La maniera per contradirsi appunto. Per dare vento alle parole. Chiarisca invece una volta per tutte, il “girovago”, se la serie C è a Lega dei Campanili, delle famiglie allo stadio, della cultura giovanile o una semplice accozzaglia di idee senza una concreta programmazione futura.
A tal proposito, una domanda, ma di quella sbandierata riforma dei campionati si sa nulla?
Ho definito il presidente (minuscolo logicamente) della Lega Pro smemorato (racconta, per comodo, di aver dimenticato i primi mesi della sua gestione) e spudorato (sulle dichiarazioni relative al rispetto delle sentenze, incluso Collegio di Garanzia). Andando a ritroso, sempre in riferimento alla trasmissione alla quale ha partecipato su Raisport, debbo aggiungere che è anche “scriteriato” (riprendo al proposito, qui di seguito, il passaggio interessato):

“…auguro al Cerignola di poter arrivare alla C attraverso il prossimo campionato. Credo che da questo punto di vista si apra un campionato a 60 squadre aperto e combattuto. Li sto seguendo in Serie D ed hanno iniziato bene: auguro loro di fare bene…”

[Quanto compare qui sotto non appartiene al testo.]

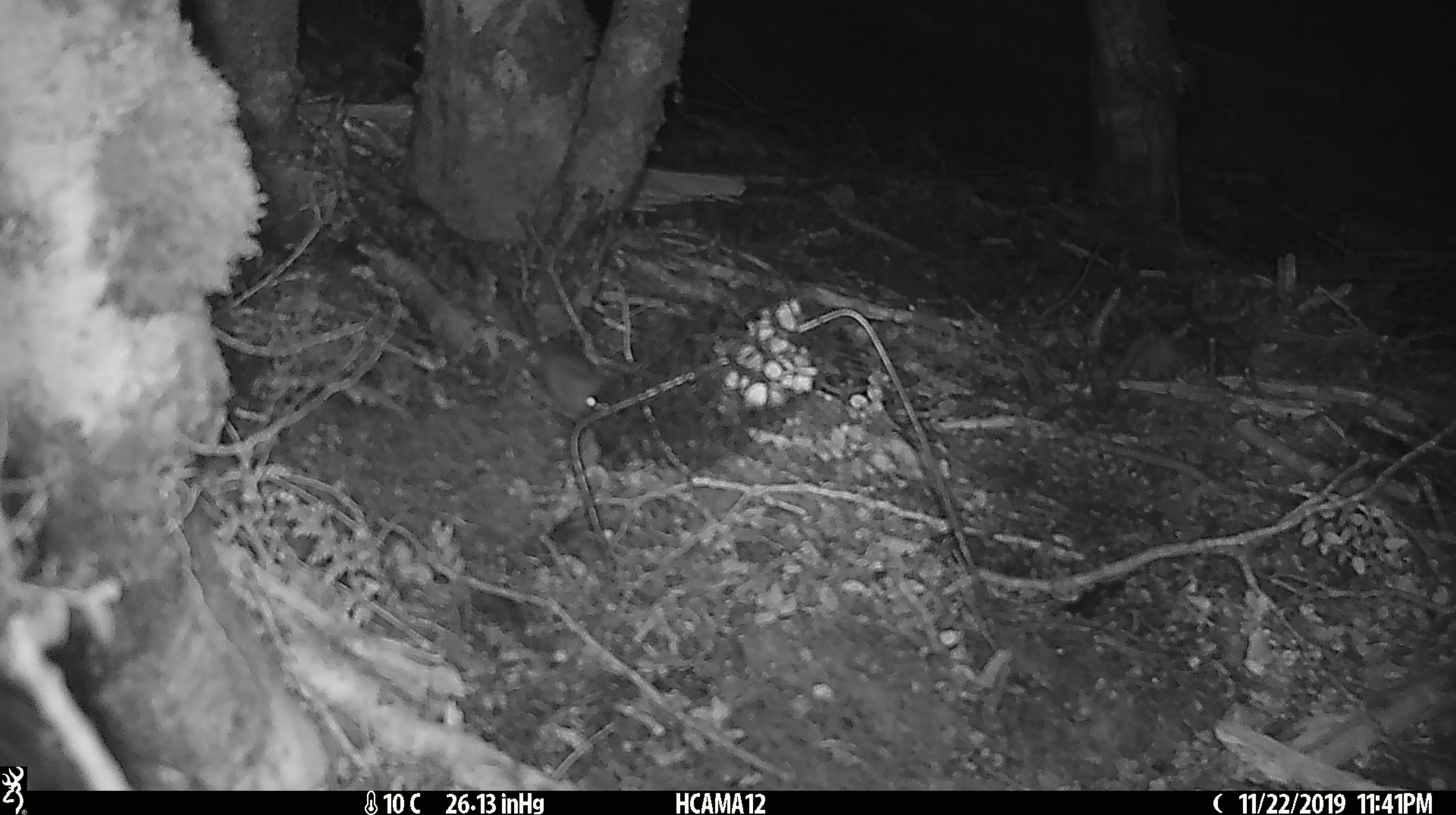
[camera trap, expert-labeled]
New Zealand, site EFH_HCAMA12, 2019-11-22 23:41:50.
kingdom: Animalia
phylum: Chordata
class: Mammalia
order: Rodentia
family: Muridae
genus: Mus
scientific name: Mus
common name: mouse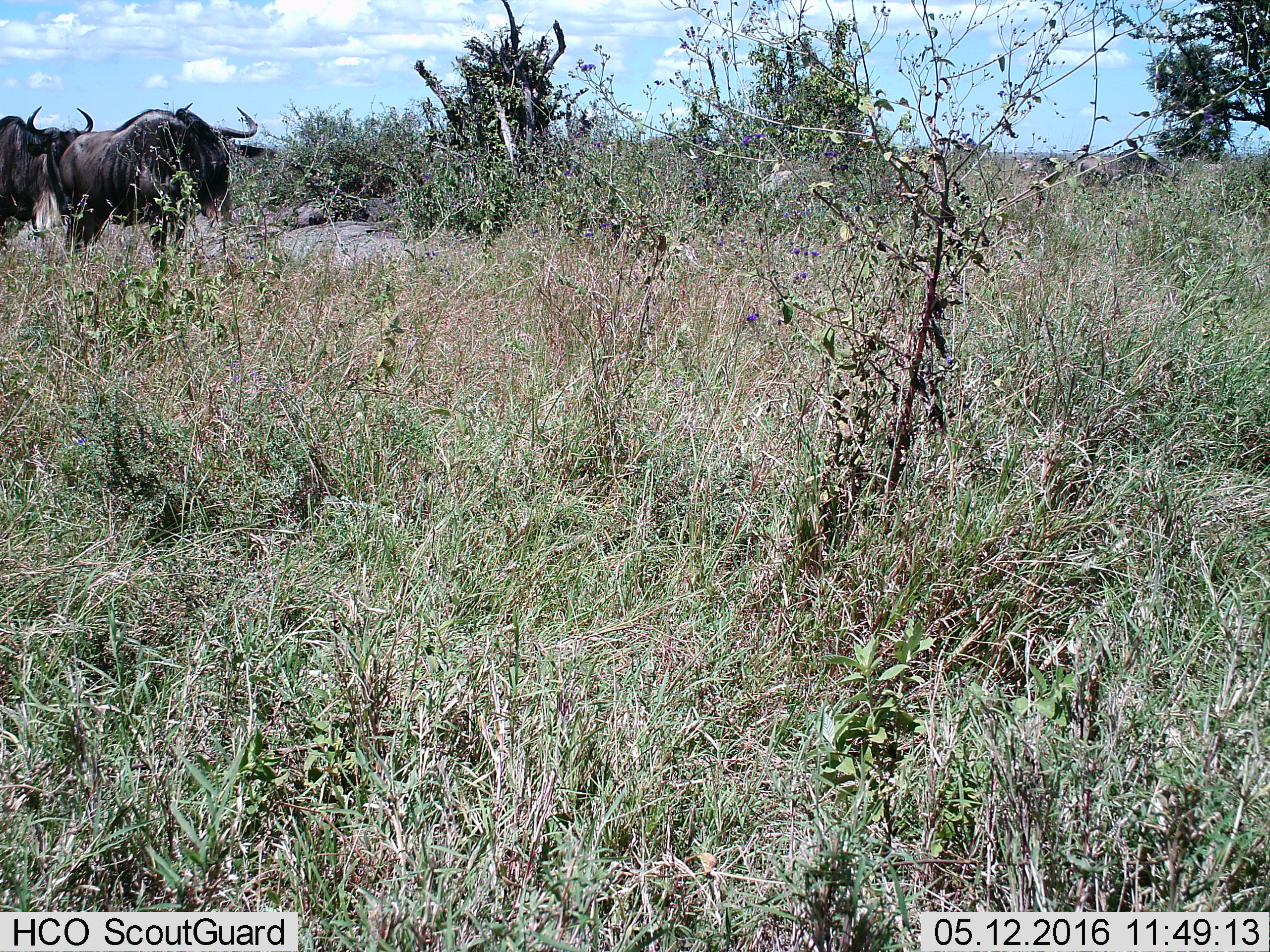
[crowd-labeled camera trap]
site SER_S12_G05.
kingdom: Animalia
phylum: Chordata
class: Mammalia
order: Artiodactyla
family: Bovidae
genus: Connochaetes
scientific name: Connochaetes taurinus taurinus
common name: blue wildebeest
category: wildebeestblue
Wildebeestblue (blue wildebeest) (Connochaetes taurinus taurinus), count 2. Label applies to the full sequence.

Un asserito impossibile, dal punto di vista della politica sportiva, che mai dovrebbe uscire dalla bocca di chi governa la Lega Pro. Il tutto indipendentemente dalla brutta esperienza che hanno fatto vivere al Cerignola.

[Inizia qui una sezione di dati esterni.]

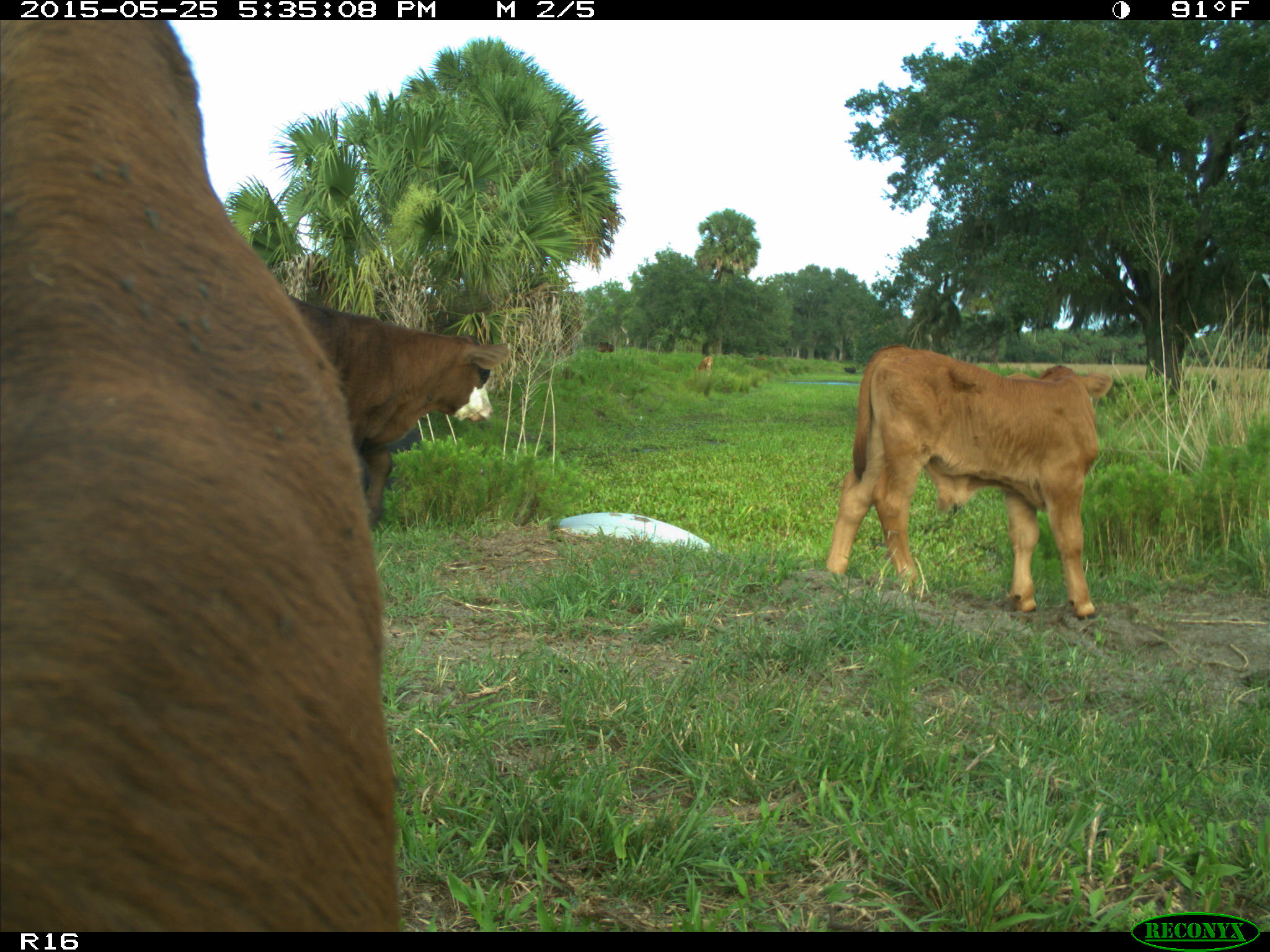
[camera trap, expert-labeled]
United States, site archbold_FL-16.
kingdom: Animalia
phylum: Chordata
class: Mammalia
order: Artiodactyla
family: Bovidae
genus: Bos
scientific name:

Ghirelli è il presidente di tutti i 60 club, tutti da considerare indistintamente alla pari. Tutti vicini e tutti equidistanti in egual maniera. Mai augurarsi che vinca uno piuttosto che l’altro. Uno “scivolone” dietro l’altro, ecco, il “girovago” Francesco è anche questo. Scriteriato, appunto. Il bello è che chi, al di sopra di lui, dovrebbe fargli rilevare certe cadute di stile ne condivide invece comportamenti e prese di posizione. Che grande connubio con il Gabri! Una coppia veramente perfetta.
Un accenno sui campi in sintetico va fatto. A Teramo, il presidente ha compreso, per poter giocare nel proprio stadio si sono affrettati a farsi rilasciare il “Fifa Quality Pro” (pensa un po’, era firmato da Infantino in persona). Non serviva l’affaire Cerignola per portare a galla il problema. Le regole c’erano, ci sono. Vanno soltanto applicate e fatte rispettare. Da tutti. Anche dagli “amici”. Altre che portare il problema in Consiglio Federale.

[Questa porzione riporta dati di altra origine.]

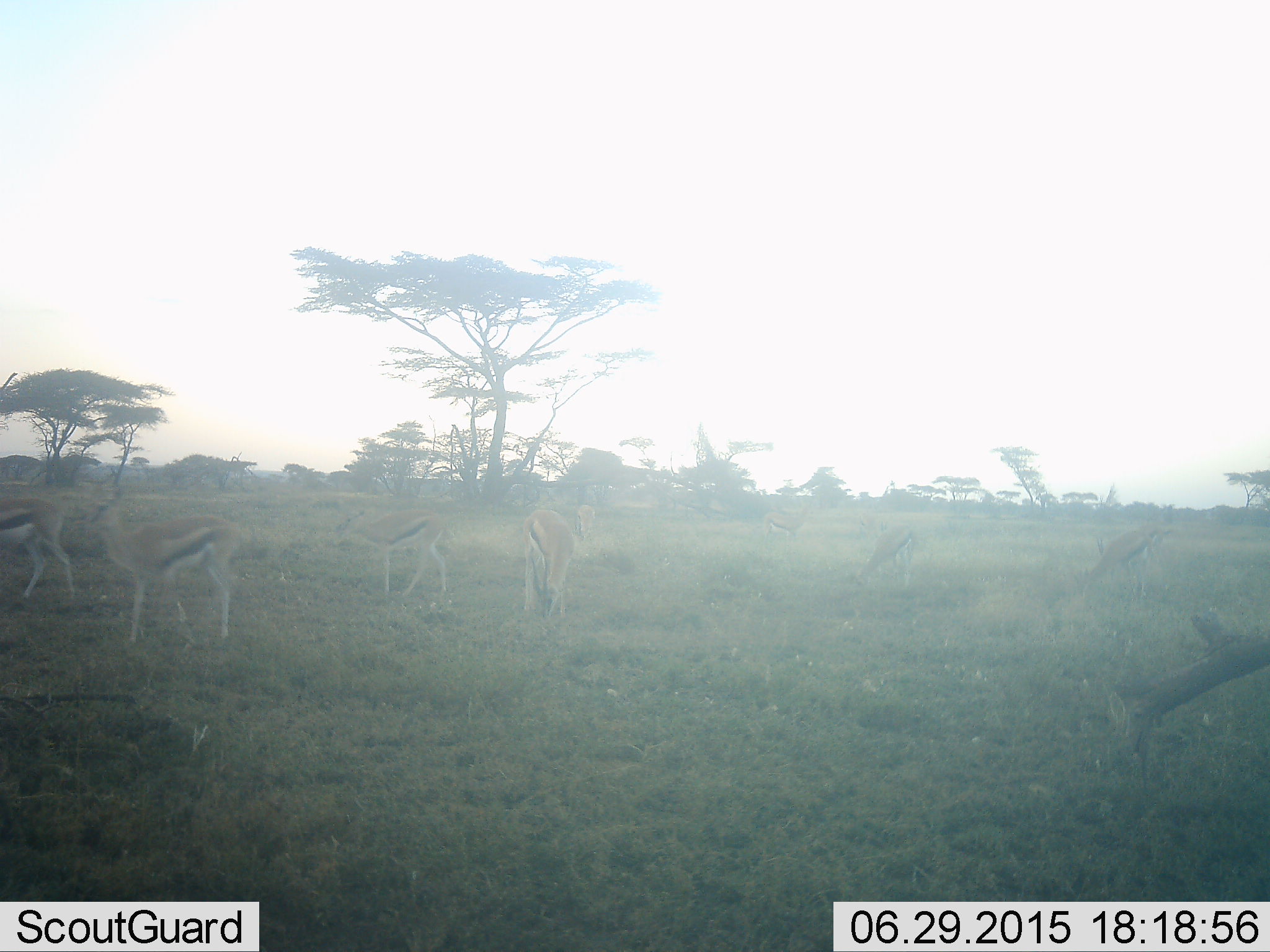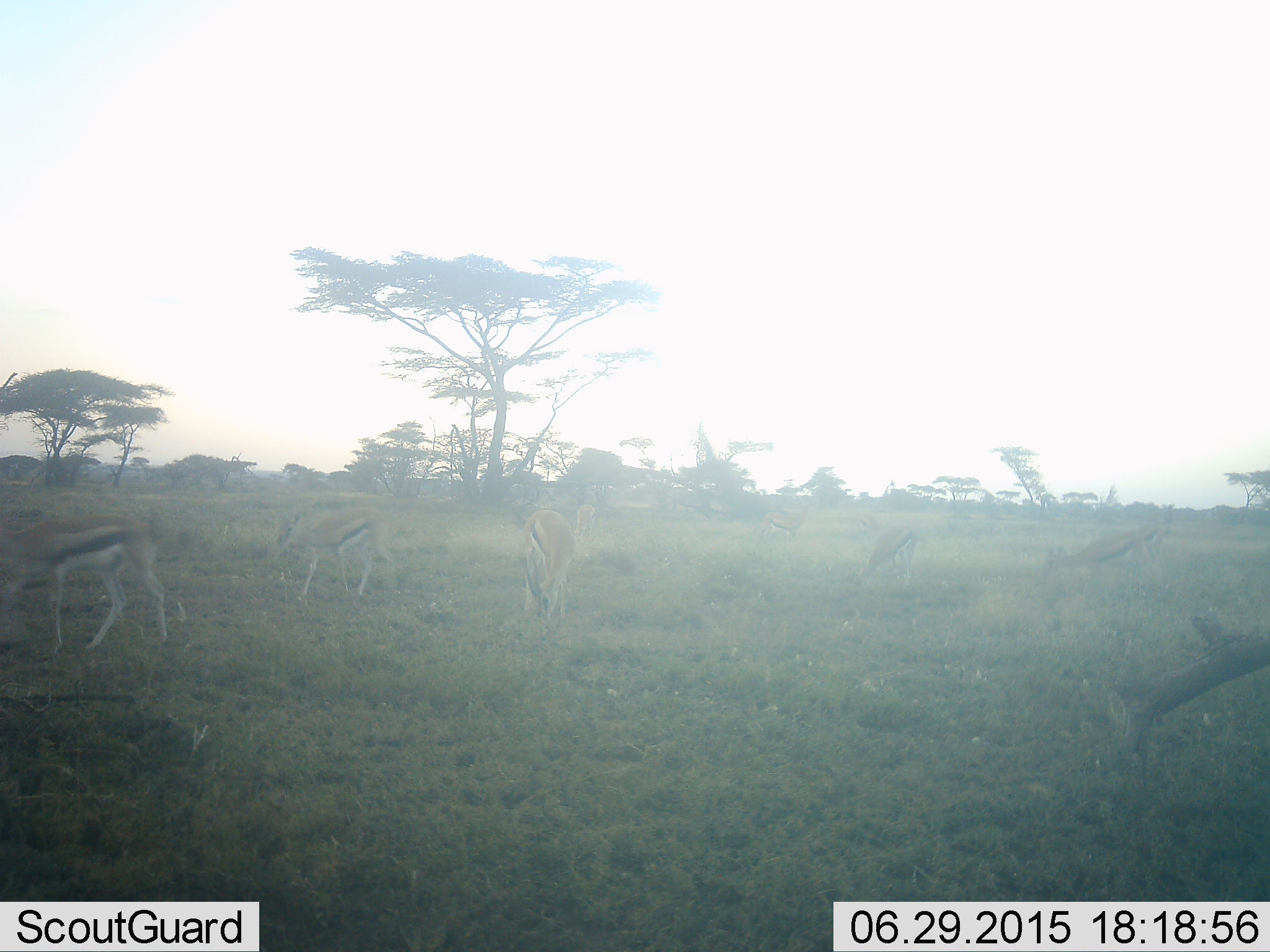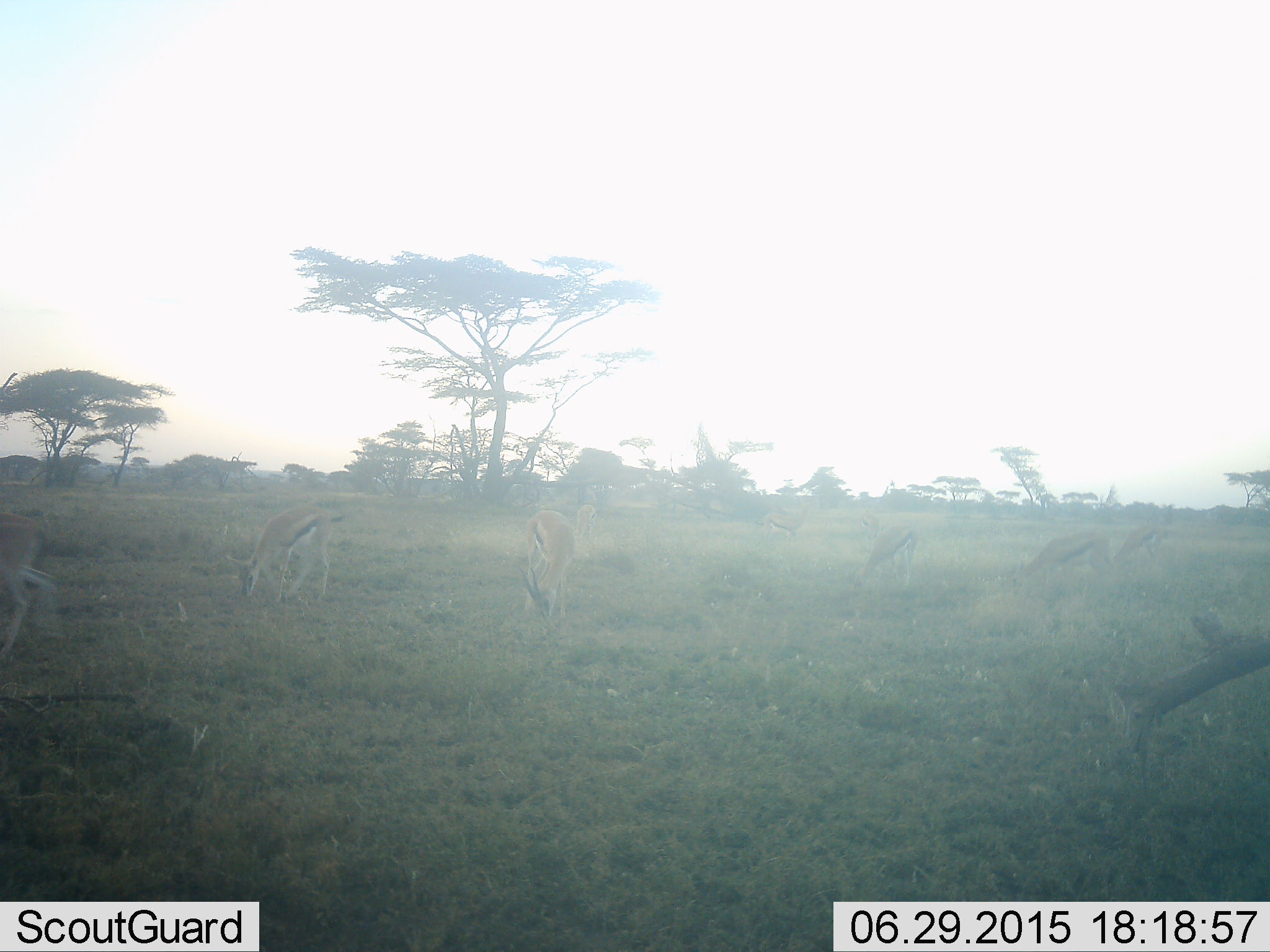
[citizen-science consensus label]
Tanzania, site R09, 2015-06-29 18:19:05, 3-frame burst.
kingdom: Animalia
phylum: Chordata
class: Mammalia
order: Artiodactyla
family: Bovidae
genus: Eudorcas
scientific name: Eudorcas thomsonii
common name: thomson's gazelle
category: gazellethomsons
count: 6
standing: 10%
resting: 0%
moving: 70%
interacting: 0%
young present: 0%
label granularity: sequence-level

E per finire gli orari delle partite. Un esempio su tutti. Nel turno infrasettimanale di mercoledì prossimo si gioca al Liberati, alle ore 15, Ternana – Reggina. La partita di cartello di quel turno. Non ci andrà nessuno a vederla in quell’orario “sfigato”, perché la gente lavora. L’impianto di illuminazione dello stadio di Terni è uno dei migliori d’Italia. Ci voleva tanto spostarla alle 20,45? Si dirà, un pernottamento con maggiori spese per i calabresi. Sciocchezze, recuperavano dalla migliore quota percentuale sull’incasso.
“Sveglia che la guerra è finita” era solito dire quel mio amico. Cari “graffi” a tutti.